Note from Naomi: Today's post is a guest post from Rebecca, a fellow mummy blogger who has been blogging for three years over at The Ish Mother. She is a wonderful mother to her five year old daughter and ten month old son, parenting alongside her husband. She has written a guest post for me today, about how her parenting style changed when it came to how her children slept! Make sure you check out her blog over at The Ish Mother.
I sometimes feel like my first child was the Alpha Test.
That sounds bad doesn’t it?
However I often found that - when I got to the end of one stage with my first - my thoughts would turn to my hypothetical second child; and what I would do differently with them.
I guess this is natural. With our first, we’re learning by trial and error, and - let’s face it - - getting it wrong more than we’d like.
Of course, when the second comes along everything is different anyway – it’s another baby with its own temperament, and you have to divide yourself between two kids.
Since my second child came along in March 2016 (when number one was 4 and a bit) I’ve noticed that my parenting is different. I’ve learnt from the Alpha Test and tweaked things. Subtly sometimes, other times more obviously.
Like sleeping. With my first, the fear of God was well and truly put into me by the Health Visitor when it came to co-sleeping. I’d previously considered it, but when faced with official guidance which is a checklist of don’ts rather than advice on how to do it safely and a Health Visitor saying, “if you’re going to do it, don’t,” I panicked. My daughter started out in a crib next to the bed, moved to a cot in our room then went into her own room at 7 months.
Now, I don’t think any of this was the wrong thing to do, but for years I wondered if it was the wrong thing for us. For her.
The first eight weeks of her life were hellish as I grappled with severe sleep deprivation and I wondered if I’d have got more sleep if we’d shared a bed. She was a slow feeder and had reflux so I had to hold her up for 30 minutes after her feeds.
I would stay vigilantly awake through this time then put her back in her cot – only for her to wake up again. If I’d co-slept, maybe I could have dozed through the feed and kept her asleep afterwards?

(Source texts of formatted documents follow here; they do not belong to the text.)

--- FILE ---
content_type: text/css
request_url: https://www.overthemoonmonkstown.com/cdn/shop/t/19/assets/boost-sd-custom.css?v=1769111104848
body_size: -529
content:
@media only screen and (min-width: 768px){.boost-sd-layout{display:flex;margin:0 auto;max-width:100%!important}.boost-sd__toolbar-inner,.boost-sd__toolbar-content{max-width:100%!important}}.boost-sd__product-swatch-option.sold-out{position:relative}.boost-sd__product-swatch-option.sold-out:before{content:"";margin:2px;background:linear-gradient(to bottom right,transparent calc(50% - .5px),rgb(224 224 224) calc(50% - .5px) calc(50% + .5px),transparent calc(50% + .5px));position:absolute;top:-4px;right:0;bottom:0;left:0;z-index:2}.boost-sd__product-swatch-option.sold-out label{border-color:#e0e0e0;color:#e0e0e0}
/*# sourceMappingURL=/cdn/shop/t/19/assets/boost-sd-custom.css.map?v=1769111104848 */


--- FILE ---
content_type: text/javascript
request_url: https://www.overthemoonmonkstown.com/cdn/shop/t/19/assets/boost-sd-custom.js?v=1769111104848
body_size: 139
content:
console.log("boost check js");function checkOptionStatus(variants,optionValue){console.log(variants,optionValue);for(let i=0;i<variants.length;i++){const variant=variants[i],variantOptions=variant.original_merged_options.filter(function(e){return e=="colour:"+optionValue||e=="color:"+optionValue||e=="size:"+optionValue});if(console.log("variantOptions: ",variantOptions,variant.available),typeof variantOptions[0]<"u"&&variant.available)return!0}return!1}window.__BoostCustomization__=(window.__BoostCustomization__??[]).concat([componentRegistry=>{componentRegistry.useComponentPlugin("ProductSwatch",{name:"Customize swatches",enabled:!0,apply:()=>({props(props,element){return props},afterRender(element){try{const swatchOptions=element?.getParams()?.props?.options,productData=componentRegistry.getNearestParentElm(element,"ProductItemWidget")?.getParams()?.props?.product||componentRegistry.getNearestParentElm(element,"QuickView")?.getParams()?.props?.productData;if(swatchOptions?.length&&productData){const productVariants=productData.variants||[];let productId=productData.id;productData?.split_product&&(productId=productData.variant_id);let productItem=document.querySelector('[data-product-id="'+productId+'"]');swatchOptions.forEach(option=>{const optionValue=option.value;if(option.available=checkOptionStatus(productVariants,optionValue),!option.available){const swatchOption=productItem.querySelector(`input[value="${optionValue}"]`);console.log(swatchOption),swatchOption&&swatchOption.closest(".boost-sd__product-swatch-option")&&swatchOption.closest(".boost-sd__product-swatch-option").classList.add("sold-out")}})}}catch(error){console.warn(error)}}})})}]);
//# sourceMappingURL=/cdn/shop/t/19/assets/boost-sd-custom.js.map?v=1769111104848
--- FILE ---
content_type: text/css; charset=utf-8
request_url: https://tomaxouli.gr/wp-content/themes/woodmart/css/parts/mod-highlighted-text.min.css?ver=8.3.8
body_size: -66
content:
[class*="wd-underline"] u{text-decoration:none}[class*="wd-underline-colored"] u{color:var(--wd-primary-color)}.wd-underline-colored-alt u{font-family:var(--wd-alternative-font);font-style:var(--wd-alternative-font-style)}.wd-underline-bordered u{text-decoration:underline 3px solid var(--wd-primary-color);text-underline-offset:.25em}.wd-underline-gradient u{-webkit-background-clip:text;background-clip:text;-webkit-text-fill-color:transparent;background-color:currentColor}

The night wakings stopped at 3 months but started again at 5 months and didn’t stop again until she was 3.5 years old. All that time I had to get out of bed to fetch her from her cot. Maybe if we’d co-slept those night feeds wouldn’t have felt so disruptive – I could have fed her in my sleep.
I also worried about the emotional impact of our choice. I’m broadly speaking an Attachment Parent, and I know that co-sleeping is considered an important part of AP, so I felt guilty that I wasn’t doing it. Was I undermining our attachment? Did she feel abandoned?
When I got pregnant again I knew I wanted to co-sleep, but was still anxious about the risks. So we opted for a half-and-half approach. He started out in a small co-sleeper cot then progressed to the cot bed with one side off and up against our bed. That way I can keep his sleeping space clear of pillows and duvet but stay comfortable myself, and I’m in easy reach for feeds and cuddles.
My second is 10 months now and I’m so glad we co-sleep because he’s a worse sleeper than his sister! Sometimes he’ll sleep in his own space for longish periods (never more than 3 hours) but usually he wants to be near me. He has reflux too so until recently I still had to sit up to feed him and hold him upright, but it’s improving now so I can feed lying down and doze.
Even when I sat up to feed I could prop myself up safely so I could doze and he wouldn’t be at risk of slipping or being covered. So even though he’s a terrible sleeper, I’m probably still getting more sleep than I did with my first. Except during those beautiful two months of sleeping through. How I wish he’d followed that pattern.
As for my first, do I still feel bad about not co-sleeping with her? A bit. I know we did what we thought was best at the time. She stayed in our room for longer than a lot of babies do, and we always went to her when she woke in the night.
We stayed with her while she fell asleep until she was 4 (which could take hours). So I’m confident that she knew (and still knows) that we’re there for her whenever she needs us, no matter what the time is. I feel mean telling her to go back to her own room when she wakes in the night now, but she’s not used to sleeping with other people now so doesn’t get back to sleep.
I suppose what I’m saying is that even if you change your mind about a certain parenting decision, that doesn’t make you a bad parent.
We all do our best with the information and experience we have. My daughter now falls asleep by herself before 8pm, stays asleep until around 6am most days, and is secure in the knowledge that we love her and are there for her.
My son is getting all the night-time parenting he needs right now and will grow out of needing quite so much feeding and cuddling. Hopefully sooner rather than later. All in all, I don’t think we’ve done a bad job with either of them when it comes to night-time!